La relativité des opinions

4 Juin 2008 , Rédigé par M.C. Publié dans #Le Club de Montaigu

Dans un excellent article paru dans "Ouest France" de ce mercredi 4 juin 2008, Jacques LEGOFF analyse cette nouvelle croyance qui veut que  tout soit relatif et que tout s'explique par le parcours de chacun : milieu social époque,  éducation etc.. etc.... en un mot que toutes les opinions se valent !

Cette nouvelle "foi"  est confortée par des médias où la relativité est la règle et souvent confondue  avec la nécessité, naturelle, d'entendre des opinions différentes.. car les débats qui sont organisés sur ces sujets, pourtant importants et sérieux, sont souvent légers et confus et de plus très politiquement corrects !

En effet, c'est aussi un travers de notre temps, il n'est pas bien vu de ne pas adopter la pensée "consensuelle" ... que les médias véhicule à l'envi ! Ce qui fait que tout individu ou groupe émettant des doutes sur ces théories est mis de facto à l'index ou en tout cas n'est pas pris au sérieux.

Il est vrai que nos certitudes d'antan, basée le plus souvent sur la "Foi du Charbonnier" peuvent difficilement se défendre aujourd'hui. Il n'est donc pas étonnant que chacun cherche sa vérité !

Nous sommes donc, passés en 50 ans d’une société quasi monolithique en termes  de valeurs reconnues à un océan d’incertitudes (modernité liquide comme le rappelle  J. Legoff) il n’est donc pas étonnant qu’un certain nombre d’entre-nous soient un peu perdus !

Pourtant, pour vivre ensemble, il faut un cadre, des règles communes.. or il n'y a pas ou plus, de croyances fédératrices... Certes, la liberté individuelle est une conquête de l'homme et la base de toute démocratie. Cependant cette liberté s'exerce dans une société commune et elle doit donc tenir compte de la liberté des autres.

Ce n'est  d'ailleurs qu'en démocratie qu'elle peut s'exercer pleinement.

Jacques LEGOFF fait référence dans son article aux républicains des premiers temps, qui dit-il n'hésitaient pas à "sacraliser" les fondamentaux de la démocratie que sont par exemple les Droits de l'Homme. Ces textes initiaux étant considérés comme valeurs absolues, non négociables !
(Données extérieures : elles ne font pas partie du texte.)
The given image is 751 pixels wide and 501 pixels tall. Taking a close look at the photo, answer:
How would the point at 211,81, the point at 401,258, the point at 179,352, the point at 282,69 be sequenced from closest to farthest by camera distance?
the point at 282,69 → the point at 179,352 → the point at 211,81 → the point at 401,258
Le problème principal de notre temps, c'est que justement nous n'acceptons plus ce socle de valeurs fondamentales sans lequel aucune société ne peut fonctionner dans la durée.

Tout ce qui limite nos envies, nos ambitions est rejeté comme étant une injustice, nous retrouvons là les thèmes chers à Alexis de Tocqueville : le conflit entre la liberté et l’égalité !


M.C.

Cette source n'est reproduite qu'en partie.